What the exercise asks
Reproduce every row below word for word, leaving each line unchanged.

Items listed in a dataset
* BEGIN *

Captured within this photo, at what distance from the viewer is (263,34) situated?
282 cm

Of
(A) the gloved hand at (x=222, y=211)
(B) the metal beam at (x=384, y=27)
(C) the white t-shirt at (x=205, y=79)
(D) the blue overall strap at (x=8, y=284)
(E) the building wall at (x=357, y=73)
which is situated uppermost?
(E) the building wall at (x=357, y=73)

* END *

Solution to the problem
Captured within this photo, at what distance from the viewer is (263,34) situated?
282 cm

Of
(A) the gloved hand at (x=222, y=211)
(B) the metal beam at (x=384, y=27)
(C) the white t-shirt at (x=205, y=79)
(D) the blue overall strap at (x=8, y=284)
(E) the building wall at (x=357, y=73)
which is situated uppermost?
(E) the building wall at (x=357, y=73)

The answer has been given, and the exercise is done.